Im Sommer 2015 muss Joe Biden auch Beau zu Grabe tragen. Nach langem Ringen, die Antrittsrede ist bereits verfasst, entscheidet sich Joe Biden schließlich, doch nicht in den Wahlkampf um die Präsidentschaftskandidatur 2016 einzusteigen. Zu viel Raum nimmt die Trauer ein.

Und doch lässt ihn über die Jahre eine Frage seines Freundes Barack Obama nicht los: „Was wollen Sie mit dem Rest Ihres Lebens anfangen?“ Joe Biden findet seine Antwort in dem Motiv, das ihn fast vier Jahrzehnte zuvor in die Politik trieb – das Gefühl einer Bestimmung, einer Verpflichtung dem Land gegenüber.

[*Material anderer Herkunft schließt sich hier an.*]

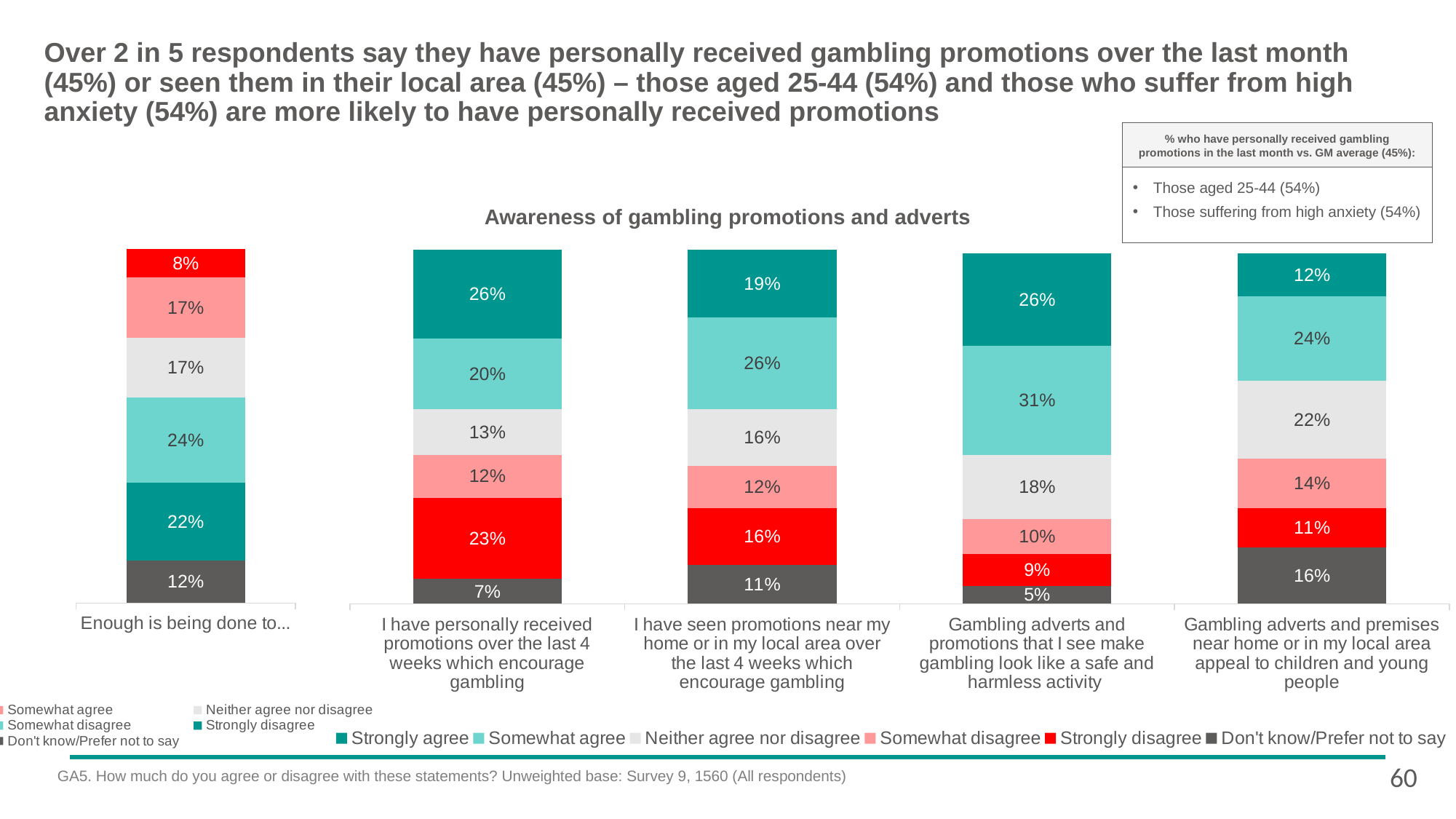
In the 'Awareness of gambling promotions and adverts' chart, which statement has the lowest 'Strongly agree' value? Gambling adverts and premises near home or in my local area appeal to children and young people In the 'Awareness of gambling promotions and adverts' chart, what percentage strongly disagree that they have seen promotions near their home or in their local area over the last 4 weeks? 16% How many statements are shown in the 'Awareness of gambling promotions and adverts' chart? 4 In the 'Awareness of gambling promotions and adverts' chart, what is the 'Don't know/Prefer not to say' value for 'Gambling adverts and premises near home or in my local area appeal to children and young people'? 16% In the 'Awareness of gambling promotions and adverts' chart, which is larger: the 'Neither agree nor disagree' value for 'Gambling adverts and premises near home appeal to children and young people' or for 'I have personally received promotions over the last 4 weeks'? Gambling adverts and premises near home or in my local area appeal to children and young people In the 'Awareness of gambling promotions and adverts' chart, which statement has the highest 'Strongly disagree' value? I have personally received promotions over the last 4 weeks which encourage gambling In the small chart on the left titled 'Enough is being done to...', what is the 'Somewhat disagree' value? 24% What kind of chart is the 'Awareness of gambling promotions and adverts' chart? Stacked bar chart How many series does the legend of the 'Awareness of gambling promotions and adverts' chart list? 6 In the 'Awareness of gambling promotions and adverts' chart, what is the difference between the 'Strongly agree' values for 'I have personally received promotions over the last 4 weeks' and 'I have seen promotions near my home or in my local area'? 7% In the 'Awareness of gambling promotions and adverts' chart, what percentage strongly agree that they have personally received promotions over the last 4 weeks which encourage gambling? 26% In the 'Awareness of gambling promotions and adverts' chart, what percentage somewhat agree that gambling adverts and promotions they see make gambling look like a safe and harmless activity? 31%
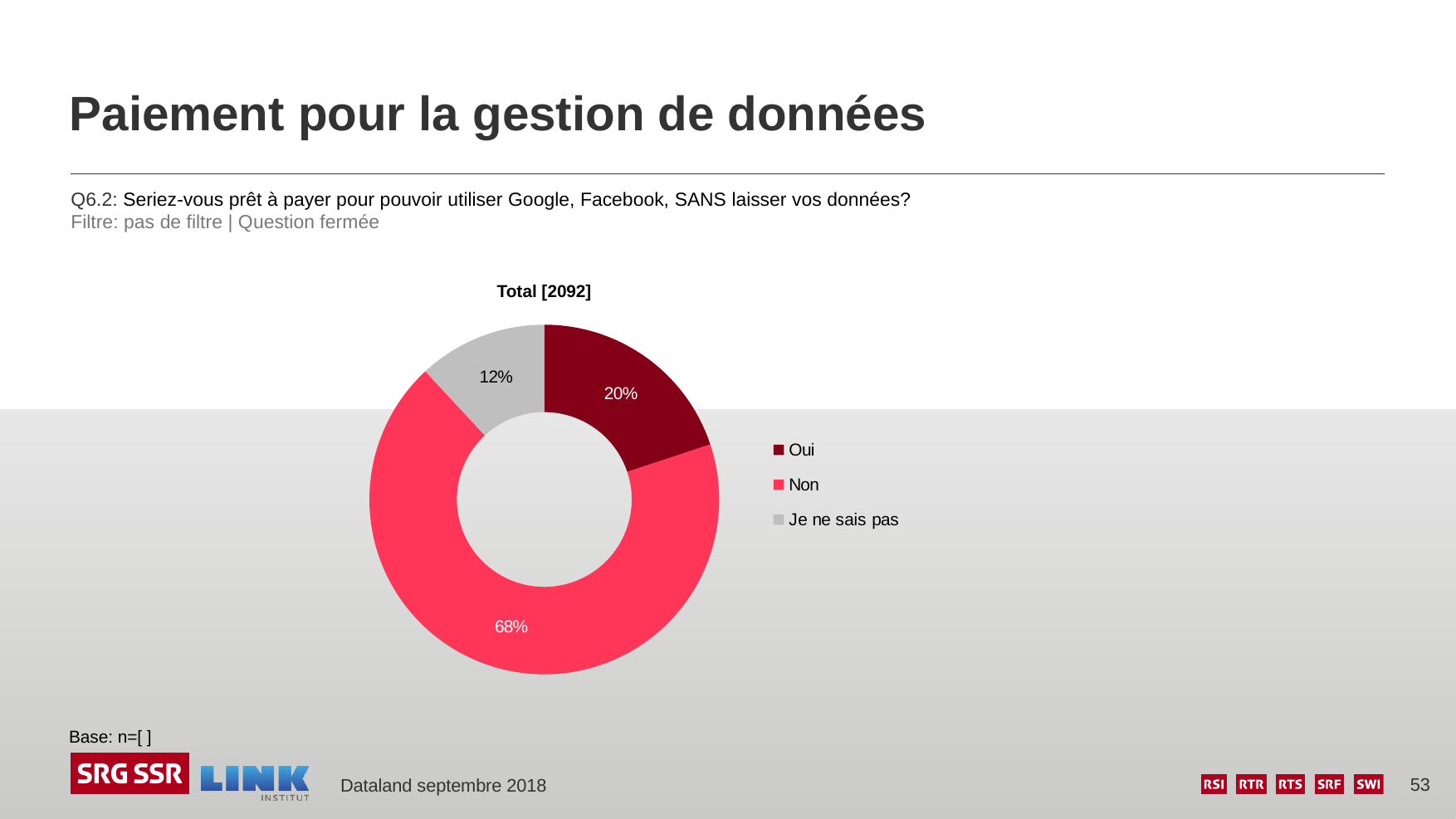
What is the title of the chart? Total [2092] What is the difference in percentage points between "Non" and "Oui"? 48 How many categories does the chart show? 3 Which response category has the smallest share? Je ne sais pas What percentage of respondents answered "Oui"? 20% What kind of chart is shown on the slide? Doughnut chart Which response category has the largest share? Non What colour is the "Non" segment in the chart? Red Which is larger, the share for "Oui" or the share for "Je ne sais pas"? Oui What percentage of respondents answered "Non"? 68% What is the difference in percentage points between "Oui" and "Je ne sais pas"? 8 What percentage of respondents answered "Je ne sais pas"? 12%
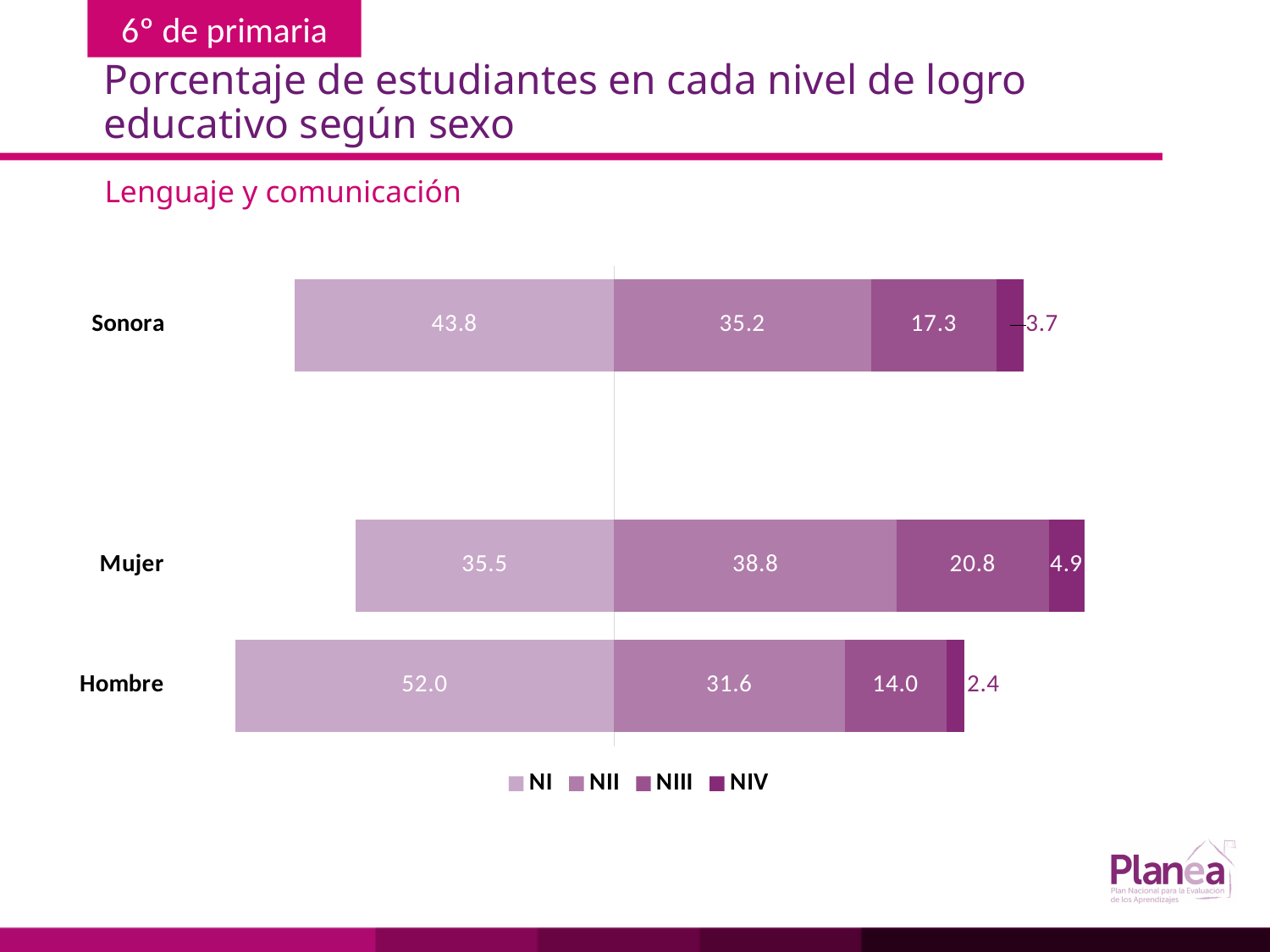
Which is larger, the NIII value for Mujer or for Sonora? Mujer What is the NIII value for Hombre? 14.0 What kind of chart is shown on the slide? Stacked bar chart What is the NI value for Hombre? 52.0 How many series does the legend list? 4 Which category has the highest NI value? Hombre What is the NII value for Mujer? 38.8 What is the NIV value for Sonora? 3.7 What is the difference between the NI values for Hombre and Mujer? 16.5 Which category has the lowest NIV value? Hombre How many categories are shown on the chart? 3 What is the subtitle shown above the chart? Lenguaje y comunicación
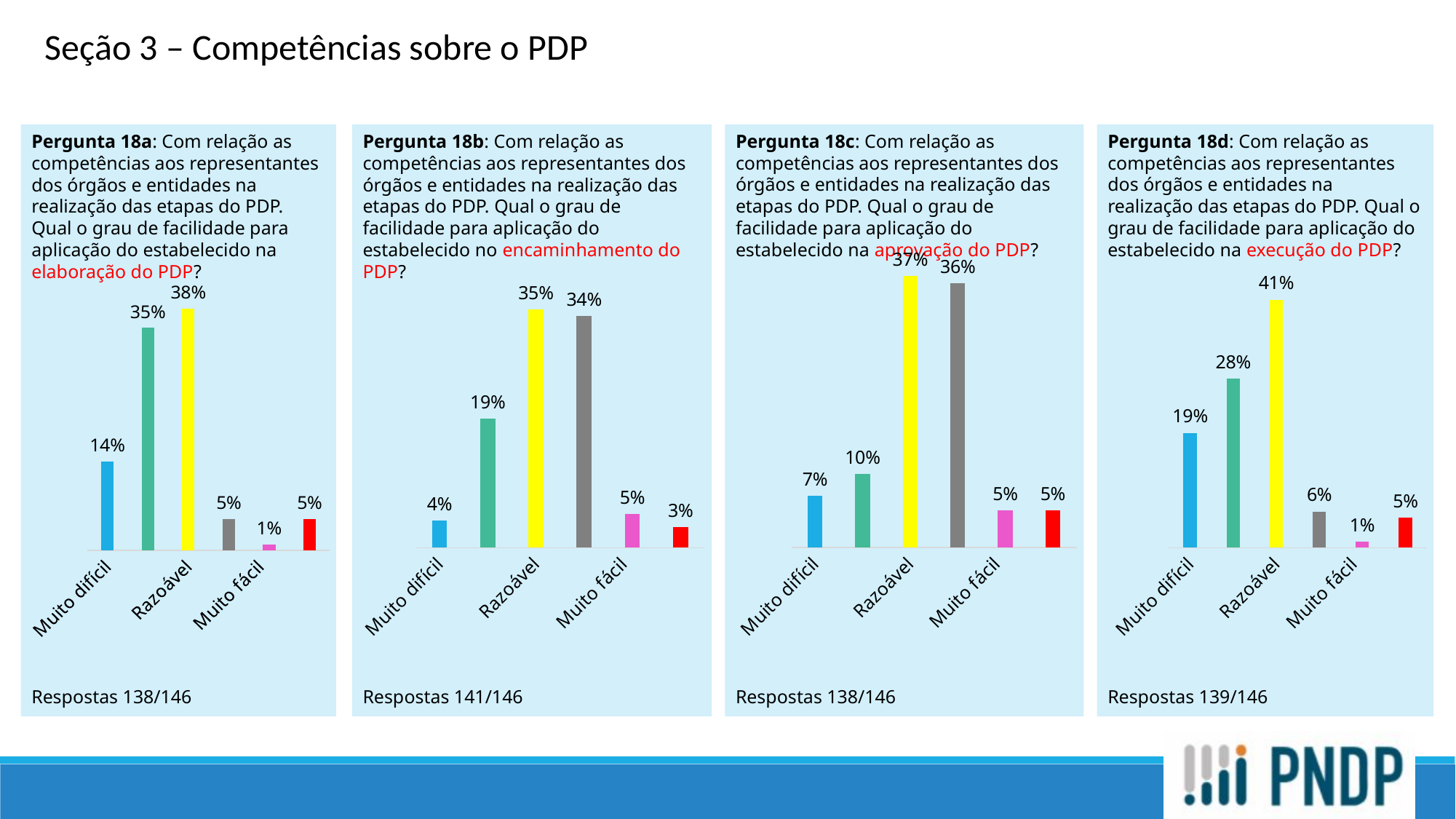
In the Pergunta 18a chart, what is the value for Razoável? 38% In the Pergunta 18b chart, which is larger, the value for Muito difícil or the value for Muito fácil? Muito fácil In the Pergunta 18a chart, what is the value for Muito difícil? 14% In the Pergunta 18d chart, what is the difference between the values for Razoável and Muito difícil? 22% How many bars are plotted in the Pergunta 18c chart? 6 What kind of chart is used for Pergunta 18a? Bar chart In the Pergunta 18d chart, what is the value for Razoável? 41% How many responses are reported for the Pergunta 18b chart? 141/146 In the Pergunta 18a chart, which labelled category has the lowest value? Muito fácil In the Pergunta 18c chart, what is the value for Muito difícil? 7% In the Pergunta 18d chart, which labelled category has the highest value? Razoável In the Pergunta 18b chart, what is the value for Muito fácil? 5%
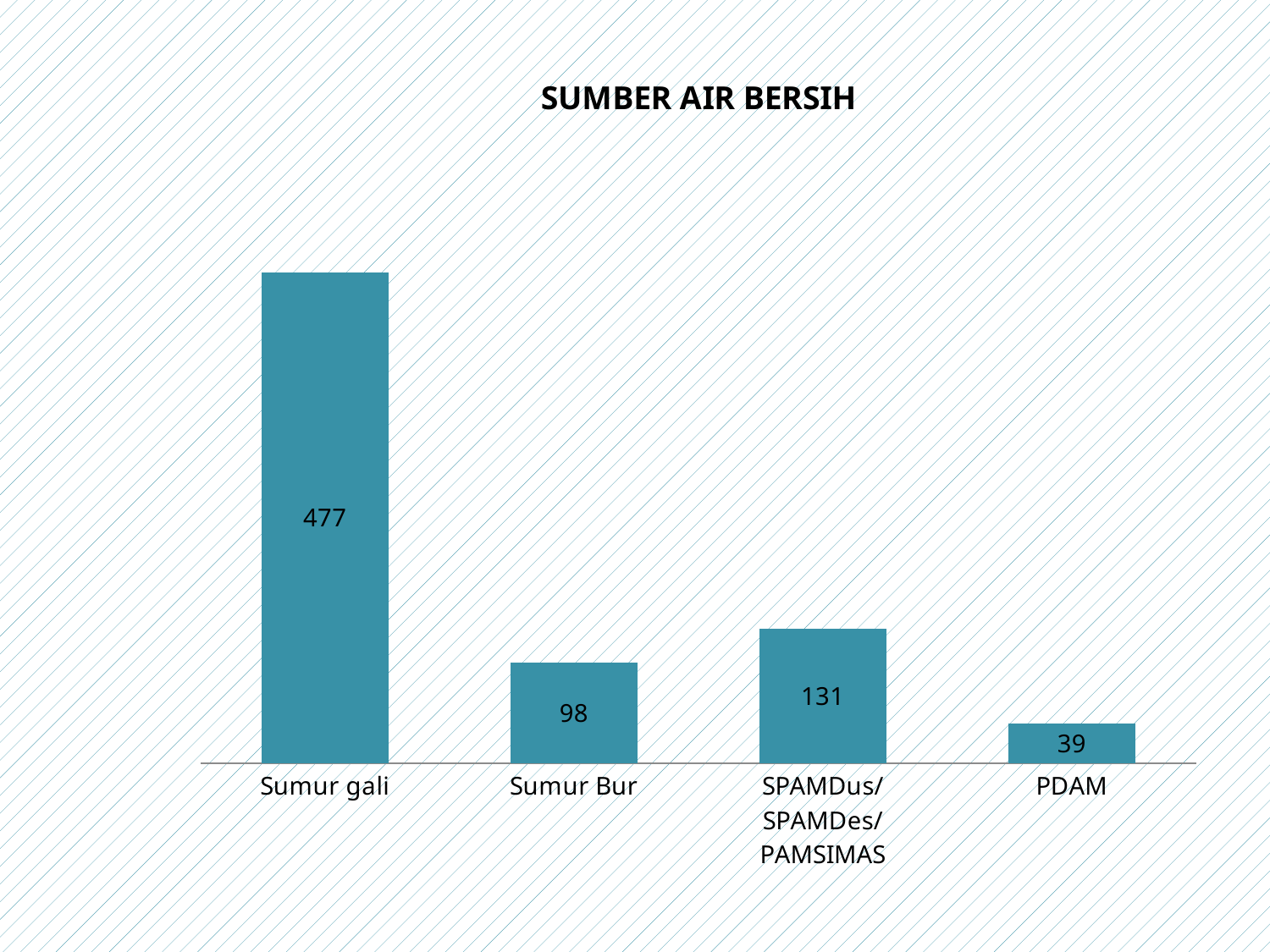
What is the difference between the values for SPAMDus/SPAMDes/PAMSIMAS and PDAM? 92 How many categories are shown in the chart? 4 What kind of chart is shown on the slide? Bar chart What is the value for SPAMDus/SPAMDes/PAMSIMAS? 131 Which category has the highest value? Sumur gali What is the value for Sumur gali? 477 What is the title of the chart? SUMBER AIR BERSIH Which category has the lowest value? PDAM What is the difference between the values for Sumur gali and Sumur Bur? 379 What is the value for PDAM? 39 What is the value for Sumur Bur? 98 Which is larger, the value for Sumur Bur or the value for SPAMDus/SPAMDes/PAMSIMAS? SPAMDus/SPAMDes/PAMSIMAS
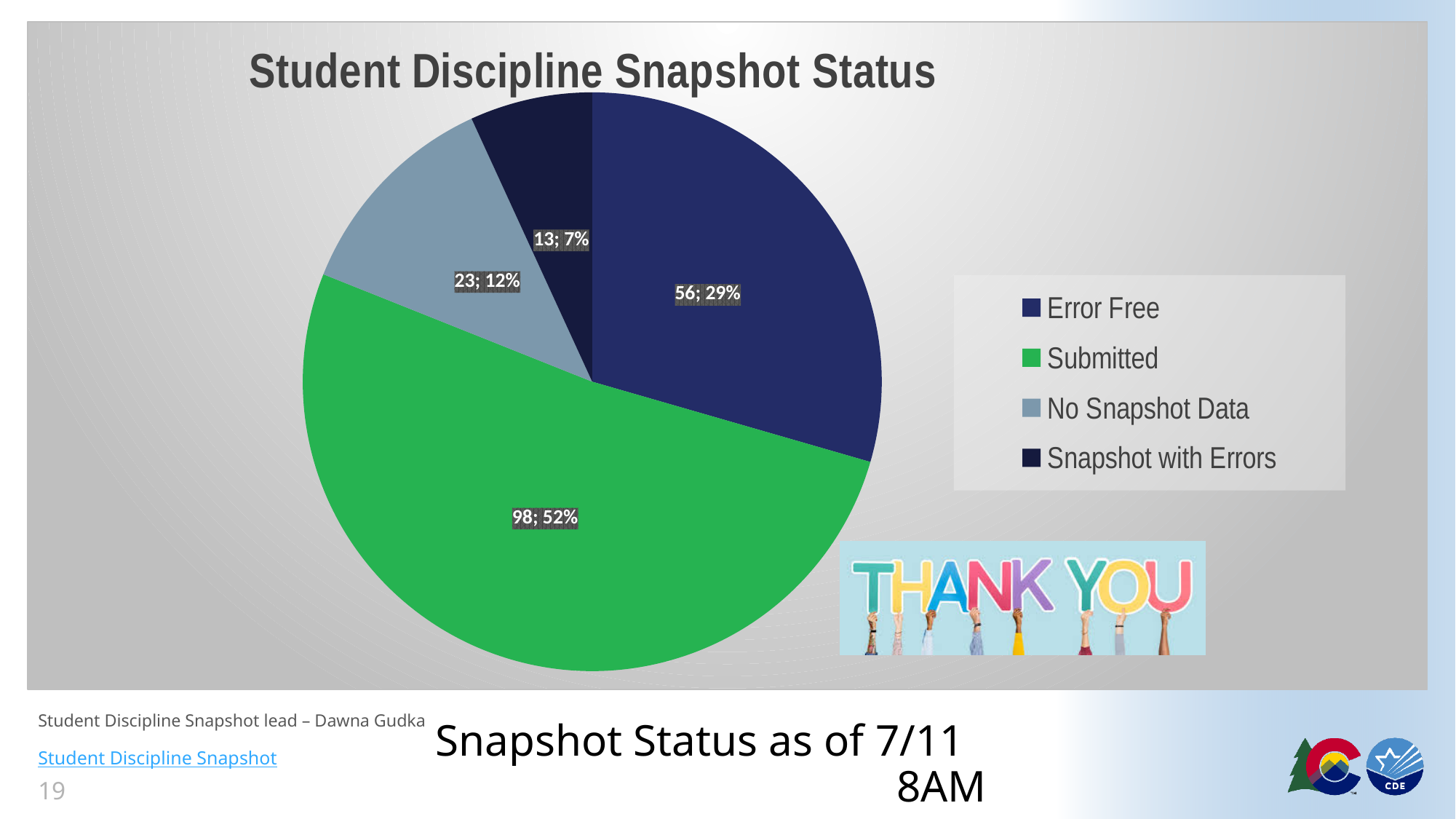
What type of chart is shown on the slide? pie chart What is the count for Submitted? 98 What share of the pie does Submitted represent? 52% What is the count for No Snapshot Data? 23 What is the difference between the counts for Submitted and Error Free? 42 What is the count for Snapshot with Errors? 13 Which category has the smallest slice? Snapshot with Errors Which category has the largest slice? Submitted What is the title of the chart? Student Discipline Snapshot Status What is the count for Error Free? 56 What share of the pie does Error Free represent? 29% How many categories does the legend list? 4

„Mein Sohn hat mir gar nicht gesagt, wie ich weitermachen soll, wenn er weg ist, oder was er von mir erwartet. Er hat es mir vorgelebt“, schreibt Biden im Nachwort seines Buches. „Er zeigte mir den Wert eines Lebens mit einer Bestimmung, selbst angesichts der schlimmsten Befürchtungen.“ Mit 78 Jahren wird Joe Biden im Januar als US-Präsident vereidigt.

Joe Biden: Versprich es mir. Über Hoffnung am Rande des Abgrunds. C.H. Beck, 250 Seiten, 22 Euro.